§ What is asked:
Reproduce exactly the final portion of the data: every line from the one containing "What is the distance from" through the last line, inclusive.

Dataset excerpt

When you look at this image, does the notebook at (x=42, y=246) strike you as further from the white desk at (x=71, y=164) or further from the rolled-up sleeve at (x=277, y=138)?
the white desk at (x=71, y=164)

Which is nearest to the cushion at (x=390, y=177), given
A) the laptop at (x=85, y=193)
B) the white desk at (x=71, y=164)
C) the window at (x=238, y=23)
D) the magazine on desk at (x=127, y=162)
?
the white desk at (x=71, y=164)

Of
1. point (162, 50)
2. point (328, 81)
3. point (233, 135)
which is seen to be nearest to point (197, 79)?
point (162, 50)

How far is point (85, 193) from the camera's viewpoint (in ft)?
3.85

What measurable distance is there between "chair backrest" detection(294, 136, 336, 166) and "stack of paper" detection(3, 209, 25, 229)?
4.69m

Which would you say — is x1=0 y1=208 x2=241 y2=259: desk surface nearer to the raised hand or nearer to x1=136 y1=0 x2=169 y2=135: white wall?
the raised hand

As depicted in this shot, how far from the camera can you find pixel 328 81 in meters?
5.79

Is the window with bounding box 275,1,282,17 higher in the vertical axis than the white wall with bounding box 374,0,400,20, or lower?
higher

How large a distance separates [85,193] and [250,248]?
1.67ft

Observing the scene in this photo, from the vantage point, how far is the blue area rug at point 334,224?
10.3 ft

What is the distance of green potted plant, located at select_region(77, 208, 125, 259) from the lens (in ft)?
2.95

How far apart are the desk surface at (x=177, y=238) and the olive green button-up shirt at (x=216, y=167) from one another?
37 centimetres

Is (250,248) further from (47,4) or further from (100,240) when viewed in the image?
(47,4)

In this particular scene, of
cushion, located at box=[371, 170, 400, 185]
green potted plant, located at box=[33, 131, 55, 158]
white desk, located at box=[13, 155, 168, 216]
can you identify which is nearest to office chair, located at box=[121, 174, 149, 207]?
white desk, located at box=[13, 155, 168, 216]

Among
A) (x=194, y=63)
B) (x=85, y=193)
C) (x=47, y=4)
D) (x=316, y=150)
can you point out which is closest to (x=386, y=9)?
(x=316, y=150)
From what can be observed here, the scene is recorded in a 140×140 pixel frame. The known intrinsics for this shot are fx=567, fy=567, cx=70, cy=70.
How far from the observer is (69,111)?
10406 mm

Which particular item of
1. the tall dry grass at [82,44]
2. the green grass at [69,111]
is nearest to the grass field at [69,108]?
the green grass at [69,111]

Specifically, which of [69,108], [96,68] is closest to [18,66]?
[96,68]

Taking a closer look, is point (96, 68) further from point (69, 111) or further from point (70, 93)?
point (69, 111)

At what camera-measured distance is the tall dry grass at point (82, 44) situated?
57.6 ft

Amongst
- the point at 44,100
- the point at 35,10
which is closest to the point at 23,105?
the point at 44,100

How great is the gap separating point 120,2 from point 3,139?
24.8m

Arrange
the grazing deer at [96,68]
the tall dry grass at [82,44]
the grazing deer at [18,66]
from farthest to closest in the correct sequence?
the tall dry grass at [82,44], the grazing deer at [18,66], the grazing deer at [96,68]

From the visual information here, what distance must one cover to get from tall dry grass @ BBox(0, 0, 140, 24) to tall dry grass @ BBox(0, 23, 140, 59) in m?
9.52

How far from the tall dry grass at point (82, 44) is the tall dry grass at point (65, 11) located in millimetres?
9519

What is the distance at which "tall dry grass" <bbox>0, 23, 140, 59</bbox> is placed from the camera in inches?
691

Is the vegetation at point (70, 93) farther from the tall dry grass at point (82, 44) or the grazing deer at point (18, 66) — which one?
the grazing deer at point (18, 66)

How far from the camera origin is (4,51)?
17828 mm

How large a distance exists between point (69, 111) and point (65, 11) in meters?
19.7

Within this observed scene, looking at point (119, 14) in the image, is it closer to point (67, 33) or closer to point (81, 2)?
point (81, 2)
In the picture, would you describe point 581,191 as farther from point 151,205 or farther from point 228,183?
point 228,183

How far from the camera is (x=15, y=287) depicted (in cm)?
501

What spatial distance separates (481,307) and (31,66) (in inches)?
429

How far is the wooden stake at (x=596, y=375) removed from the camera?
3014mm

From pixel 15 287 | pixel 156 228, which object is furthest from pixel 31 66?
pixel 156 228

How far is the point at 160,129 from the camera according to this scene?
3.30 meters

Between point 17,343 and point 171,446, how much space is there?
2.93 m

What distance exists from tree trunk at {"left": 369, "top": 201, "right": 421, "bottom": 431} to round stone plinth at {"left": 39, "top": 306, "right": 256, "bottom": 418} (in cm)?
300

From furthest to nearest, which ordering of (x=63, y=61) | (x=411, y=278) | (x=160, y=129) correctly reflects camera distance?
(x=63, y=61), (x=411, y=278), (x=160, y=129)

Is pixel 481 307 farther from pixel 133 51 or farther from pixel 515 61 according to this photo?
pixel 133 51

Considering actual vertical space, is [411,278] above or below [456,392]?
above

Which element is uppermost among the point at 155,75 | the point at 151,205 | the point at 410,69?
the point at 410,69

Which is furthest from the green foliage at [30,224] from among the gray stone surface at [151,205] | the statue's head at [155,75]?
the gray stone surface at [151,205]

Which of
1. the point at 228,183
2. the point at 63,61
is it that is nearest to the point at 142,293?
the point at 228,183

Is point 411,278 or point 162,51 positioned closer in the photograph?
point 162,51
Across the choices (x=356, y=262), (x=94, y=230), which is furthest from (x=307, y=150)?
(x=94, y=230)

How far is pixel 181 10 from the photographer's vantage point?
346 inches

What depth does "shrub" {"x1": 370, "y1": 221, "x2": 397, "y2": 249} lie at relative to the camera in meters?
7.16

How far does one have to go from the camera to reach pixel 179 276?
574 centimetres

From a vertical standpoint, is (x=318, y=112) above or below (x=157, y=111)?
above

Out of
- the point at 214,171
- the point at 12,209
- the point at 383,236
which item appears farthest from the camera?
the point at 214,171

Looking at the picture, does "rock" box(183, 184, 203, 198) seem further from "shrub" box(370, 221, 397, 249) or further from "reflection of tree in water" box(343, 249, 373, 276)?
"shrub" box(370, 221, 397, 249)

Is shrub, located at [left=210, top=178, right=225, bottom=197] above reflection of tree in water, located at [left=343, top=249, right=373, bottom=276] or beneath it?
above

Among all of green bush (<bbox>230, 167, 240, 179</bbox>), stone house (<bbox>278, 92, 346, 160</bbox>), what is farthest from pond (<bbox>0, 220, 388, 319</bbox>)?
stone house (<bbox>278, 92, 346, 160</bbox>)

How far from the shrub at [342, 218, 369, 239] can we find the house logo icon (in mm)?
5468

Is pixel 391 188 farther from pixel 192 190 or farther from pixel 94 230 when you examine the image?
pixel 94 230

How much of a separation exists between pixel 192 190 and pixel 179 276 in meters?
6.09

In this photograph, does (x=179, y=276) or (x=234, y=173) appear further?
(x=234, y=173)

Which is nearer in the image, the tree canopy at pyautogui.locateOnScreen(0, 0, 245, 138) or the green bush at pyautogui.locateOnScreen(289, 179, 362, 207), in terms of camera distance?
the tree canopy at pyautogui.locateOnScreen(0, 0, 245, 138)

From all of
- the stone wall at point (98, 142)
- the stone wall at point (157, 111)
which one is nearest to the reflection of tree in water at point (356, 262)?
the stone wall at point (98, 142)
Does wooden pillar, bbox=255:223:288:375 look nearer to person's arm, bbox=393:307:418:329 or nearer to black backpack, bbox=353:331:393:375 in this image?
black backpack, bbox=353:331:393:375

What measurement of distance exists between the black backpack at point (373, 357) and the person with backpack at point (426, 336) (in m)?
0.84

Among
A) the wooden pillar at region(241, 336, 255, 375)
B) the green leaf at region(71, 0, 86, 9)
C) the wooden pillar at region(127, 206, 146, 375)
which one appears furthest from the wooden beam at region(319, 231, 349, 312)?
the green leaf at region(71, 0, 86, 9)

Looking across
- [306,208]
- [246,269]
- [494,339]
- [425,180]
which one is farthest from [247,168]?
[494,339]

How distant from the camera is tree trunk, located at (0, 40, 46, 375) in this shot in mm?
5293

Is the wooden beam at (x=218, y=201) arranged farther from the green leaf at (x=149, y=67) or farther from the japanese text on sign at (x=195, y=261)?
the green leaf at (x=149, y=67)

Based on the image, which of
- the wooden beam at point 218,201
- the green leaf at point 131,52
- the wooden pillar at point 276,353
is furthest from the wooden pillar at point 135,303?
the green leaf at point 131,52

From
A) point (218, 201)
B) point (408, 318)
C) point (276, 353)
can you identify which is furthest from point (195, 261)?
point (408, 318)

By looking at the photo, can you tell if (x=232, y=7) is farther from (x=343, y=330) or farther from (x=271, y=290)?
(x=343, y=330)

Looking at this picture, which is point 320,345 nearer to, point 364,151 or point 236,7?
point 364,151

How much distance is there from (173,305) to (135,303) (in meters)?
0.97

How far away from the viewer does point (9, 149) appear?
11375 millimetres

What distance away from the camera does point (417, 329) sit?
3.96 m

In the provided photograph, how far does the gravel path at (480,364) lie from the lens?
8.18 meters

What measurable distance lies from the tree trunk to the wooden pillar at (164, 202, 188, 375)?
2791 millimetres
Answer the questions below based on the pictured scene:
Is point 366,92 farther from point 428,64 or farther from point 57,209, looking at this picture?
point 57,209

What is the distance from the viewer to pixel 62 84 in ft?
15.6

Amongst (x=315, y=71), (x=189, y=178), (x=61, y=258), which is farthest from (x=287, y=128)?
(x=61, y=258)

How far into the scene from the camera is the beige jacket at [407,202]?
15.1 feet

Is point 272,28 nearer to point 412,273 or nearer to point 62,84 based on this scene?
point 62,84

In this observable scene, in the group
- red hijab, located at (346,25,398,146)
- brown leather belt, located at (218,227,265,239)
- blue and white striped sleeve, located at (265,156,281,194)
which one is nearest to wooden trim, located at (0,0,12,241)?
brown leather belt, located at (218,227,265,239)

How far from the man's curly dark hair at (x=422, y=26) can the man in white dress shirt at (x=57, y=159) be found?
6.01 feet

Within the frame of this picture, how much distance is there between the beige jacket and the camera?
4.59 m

§ Final answer:
What is the distance from the viewer to pixel 62 84 in ft?
15.6

Amongst (x=315, y=71), (x=189, y=178), (x=61, y=258), which is farthest from (x=287, y=128)?
(x=61, y=258)

How far into the scene from the camera is the beige jacket at [407,202]?
15.1 feet

Is point 272,28 nearer to point 412,273 or nearer to point 62,84 based on this scene?
point 62,84

In this observable scene, in the group
- red hijab, located at (346,25,398,146)
- brown leather belt, located at (218,227,265,239)
- blue and white striped sleeve, located at (265,156,281,194)
which one is nearest to wooden trim, located at (0,0,12,241)?
brown leather belt, located at (218,227,265,239)

How far from the man's curly dark hair at (x=422, y=26) can the man in white dress shirt at (x=57, y=159) be found?
6.01 feet

Within the frame of this picture, how much distance is there between the beige jacket and the camera?
4.59 m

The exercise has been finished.